What the task asks:
Print the listing below exactly.

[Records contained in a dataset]

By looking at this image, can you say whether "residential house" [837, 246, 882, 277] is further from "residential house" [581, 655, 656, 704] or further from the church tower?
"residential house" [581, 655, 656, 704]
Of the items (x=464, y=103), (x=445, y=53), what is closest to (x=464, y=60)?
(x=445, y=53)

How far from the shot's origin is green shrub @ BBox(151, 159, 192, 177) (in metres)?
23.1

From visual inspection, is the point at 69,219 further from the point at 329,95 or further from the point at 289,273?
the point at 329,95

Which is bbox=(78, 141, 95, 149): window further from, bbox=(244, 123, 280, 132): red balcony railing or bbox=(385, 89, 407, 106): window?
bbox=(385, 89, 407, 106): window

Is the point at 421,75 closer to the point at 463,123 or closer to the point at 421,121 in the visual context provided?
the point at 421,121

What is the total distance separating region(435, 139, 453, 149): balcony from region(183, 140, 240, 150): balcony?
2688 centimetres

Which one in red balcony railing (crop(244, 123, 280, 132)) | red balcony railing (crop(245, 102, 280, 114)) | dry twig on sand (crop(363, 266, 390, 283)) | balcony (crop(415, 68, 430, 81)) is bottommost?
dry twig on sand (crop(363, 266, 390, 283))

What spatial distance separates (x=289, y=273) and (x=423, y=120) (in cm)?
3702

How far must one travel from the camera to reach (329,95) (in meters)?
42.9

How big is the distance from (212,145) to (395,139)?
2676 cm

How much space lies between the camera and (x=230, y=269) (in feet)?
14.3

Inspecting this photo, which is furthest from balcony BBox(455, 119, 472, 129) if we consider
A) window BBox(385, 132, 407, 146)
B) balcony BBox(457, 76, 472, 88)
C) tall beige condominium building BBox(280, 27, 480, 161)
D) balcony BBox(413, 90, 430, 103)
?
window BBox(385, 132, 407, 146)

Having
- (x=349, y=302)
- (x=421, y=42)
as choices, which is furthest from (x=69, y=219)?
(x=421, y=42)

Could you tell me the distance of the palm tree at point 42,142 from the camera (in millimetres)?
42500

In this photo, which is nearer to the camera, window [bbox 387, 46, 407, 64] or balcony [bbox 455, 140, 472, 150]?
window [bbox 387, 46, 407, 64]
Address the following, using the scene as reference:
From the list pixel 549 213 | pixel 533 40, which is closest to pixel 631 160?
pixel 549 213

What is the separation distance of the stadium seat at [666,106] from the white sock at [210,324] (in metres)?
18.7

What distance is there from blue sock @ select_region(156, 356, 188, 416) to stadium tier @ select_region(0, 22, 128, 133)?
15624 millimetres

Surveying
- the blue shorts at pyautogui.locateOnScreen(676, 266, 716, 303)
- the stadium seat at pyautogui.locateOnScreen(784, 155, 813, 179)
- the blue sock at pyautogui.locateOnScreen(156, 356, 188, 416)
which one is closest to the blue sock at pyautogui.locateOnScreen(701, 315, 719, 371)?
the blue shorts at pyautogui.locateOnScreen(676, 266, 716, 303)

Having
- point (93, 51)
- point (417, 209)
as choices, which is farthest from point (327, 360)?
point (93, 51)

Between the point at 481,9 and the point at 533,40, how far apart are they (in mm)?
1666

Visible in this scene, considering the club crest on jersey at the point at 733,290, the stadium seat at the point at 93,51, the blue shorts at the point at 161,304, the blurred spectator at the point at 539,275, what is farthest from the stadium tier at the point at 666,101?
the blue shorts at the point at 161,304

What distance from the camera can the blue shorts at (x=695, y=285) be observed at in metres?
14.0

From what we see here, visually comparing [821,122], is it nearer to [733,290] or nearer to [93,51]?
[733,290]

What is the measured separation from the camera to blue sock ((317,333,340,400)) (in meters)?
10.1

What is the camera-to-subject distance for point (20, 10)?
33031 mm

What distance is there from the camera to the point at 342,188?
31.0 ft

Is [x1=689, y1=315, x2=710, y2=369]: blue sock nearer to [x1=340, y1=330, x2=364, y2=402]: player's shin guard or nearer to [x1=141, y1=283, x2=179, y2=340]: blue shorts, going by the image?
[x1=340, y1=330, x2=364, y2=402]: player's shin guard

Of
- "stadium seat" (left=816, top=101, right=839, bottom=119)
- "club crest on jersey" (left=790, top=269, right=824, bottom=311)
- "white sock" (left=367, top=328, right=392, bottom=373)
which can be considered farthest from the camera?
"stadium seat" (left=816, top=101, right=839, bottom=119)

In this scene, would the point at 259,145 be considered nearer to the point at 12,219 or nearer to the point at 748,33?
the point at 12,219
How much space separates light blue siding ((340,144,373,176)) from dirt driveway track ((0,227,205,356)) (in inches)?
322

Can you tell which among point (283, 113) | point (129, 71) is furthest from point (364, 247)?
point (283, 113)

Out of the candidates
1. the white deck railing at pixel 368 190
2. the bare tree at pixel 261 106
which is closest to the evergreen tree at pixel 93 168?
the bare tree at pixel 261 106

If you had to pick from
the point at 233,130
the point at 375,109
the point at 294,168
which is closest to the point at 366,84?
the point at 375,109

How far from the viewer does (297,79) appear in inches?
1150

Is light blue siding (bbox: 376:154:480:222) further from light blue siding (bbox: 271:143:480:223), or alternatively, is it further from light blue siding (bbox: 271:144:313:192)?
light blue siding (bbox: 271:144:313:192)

Problem solution:
By looking at this image, can you say whether "residential house" [837, 246, 882, 277] is further from "residential house" [581, 655, 656, 704] or further from the church tower?
"residential house" [581, 655, 656, 704]
Of the items (x=464, y=103), (x=445, y=53), what is closest to (x=464, y=60)?
(x=445, y=53)

How far from the shot's origin is green shrub @ BBox(151, 159, 192, 177) (in metres)?
23.1

From visual inspection, is the point at 69,219 further from the point at 329,95 or further from the point at 289,273?
the point at 329,95

Which is bbox=(78, 141, 95, 149): window further from, bbox=(244, 123, 280, 132): red balcony railing or bbox=(385, 89, 407, 106): window?
bbox=(385, 89, 407, 106): window

Is the point at 421,75 closer to the point at 463,123 or closer to the point at 421,121 in the visual context provided?
the point at 421,121

What is the total distance separating region(435, 139, 453, 149): balcony from region(183, 140, 240, 150): balcony?
2688 centimetres

Which one in red balcony railing (crop(244, 123, 280, 132)) | red balcony railing (crop(245, 102, 280, 114)) | dry twig on sand (crop(363, 266, 390, 283)) | balcony (crop(415, 68, 430, 81)) is bottommost?
dry twig on sand (crop(363, 266, 390, 283))

What spatial distance separates (x=289, y=273) and (x=423, y=120) (in cm)?
3702

How far must one travel from the camera to reach (329,95) (in meters)?
42.9

How big is the distance from (212,145) to (395,139)?
2676 cm

How much space lies between the camera and (x=230, y=269) (in feet)?
14.3

Inspecting this photo, which is furthest from balcony BBox(455, 119, 472, 129) if we consider
A) window BBox(385, 132, 407, 146)
B) balcony BBox(457, 76, 472, 88)
C) tall beige condominium building BBox(280, 27, 480, 161)
D) balcony BBox(413, 90, 430, 103)
?
window BBox(385, 132, 407, 146)

Having
- (x=349, y=302)
- (x=421, y=42)
as choices, which is furthest from (x=69, y=219)?
(x=421, y=42)

Could you tell me the distance of the palm tree at point 42,142 from the camera (in millimetres)?
42500

In this photo, which is nearer to the camera, window [bbox 387, 46, 407, 64] or balcony [bbox 455, 140, 472, 150]?
window [bbox 387, 46, 407, 64]
Address the following, using the scene as reference:
From the list pixel 549 213 | pixel 533 40, which is closest to pixel 631 160?
pixel 549 213

What is the separation distance of the stadium seat at [666,106] from the white sock at [210,324] (in metres)?
18.7

What distance is there from blue sock @ select_region(156, 356, 188, 416) to stadium tier @ select_region(0, 22, 128, 133)?
15624 millimetres

Surveying
- the blue shorts at pyautogui.locateOnScreen(676, 266, 716, 303)
- the stadium seat at pyautogui.locateOnScreen(784, 155, 813, 179)
- the blue sock at pyautogui.locateOnScreen(156, 356, 188, 416)
which one is closest to the blue sock at pyautogui.locateOnScreen(701, 315, 719, 371)?
the blue shorts at pyautogui.locateOnScreen(676, 266, 716, 303)

Having
- point (93, 51)
- point (417, 209)
as choices, which is farthest from point (327, 360)?
point (93, 51)

Between the point at 481,9 and the point at 533,40, how far apart are they (in mm)?
1666

Visible in this scene, considering the club crest on jersey at the point at 733,290, the stadium seat at the point at 93,51, the blue shorts at the point at 161,304, the blurred spectator at the point at 539,275, what is farthest from the stadium tier at the point at 666,101?
the blue shorts at the point at 161,304

What distance from the camera can the blue shorts at (x=695, y=285) be observed at in metres?
14.0

From what we see here, visually comparing [821,122], is it nearer to [733,290] or nearer to [93,51]?
[733,290]

What is the measured separation from the camera to blue sock ((317,333,340,400)) (in meters)?
10.1

What is the camera-to-subject distance for point (20, 10)?
33031 mm

What distance is there from the camera to the point at 342,188?
31.0 ft

Is [x1=689, y1=315, x2=710, y2=369]: blue sock nearer to [x1=340, y1=330, x2=364, y2=402]: player's shin guard or nearer to [x1=141, y1=283, x2=179, y2=340]: blue shorts, going by the image?
[x1=340, y1=330, x2=364, y2=402]: player's shin guard

Of
- "stadium seat" (left=816, top=101, right=839, bottom=119)
- "club crest on jersey" (left=790, top=269, right=824, bottom=311)
- "white sock" (left=367, top=328, right=392, bottom=373)
which can be considered farthest from the camera?
"stadium seat" (left=816, top=101, right=839, bottom=119)

In this scene, would the point at 259,145 be considered nearer to the point at 12,219 or nearer to the point at 748,33?
the point at 12,219
How much space separates light blue siding ((340,144,373,176)) from dirt driveway track ((0,227,205,356)) (in inches)?
322

Can you tell which among point (283, 113) | point (129, 71) is furthest from point (364, 247)?
point (283, 113)

Out of the candidates
1. the white deck railing at pixel 368 190
2. the bare tree at pixel 261 106
which is closest to the evergreen tree at pixel 93 168?
the bare tree at pixel 261 106

If you had to pick from
the point at 233,130
the point at 375,109
the point at 294,168
which is closest to the point at 366,84?
the point at 375,109

How far from the viewer does (297,79) appear in inches?
1150

Is light blue siding (bbox: 376:154:480:222) further from light blue siding (bbox: 271:143:480:223), or alternatively, is it further from light blue siding (bbox: 271:144:313:192)?
light blue siding (bbox: 271:144:313:192)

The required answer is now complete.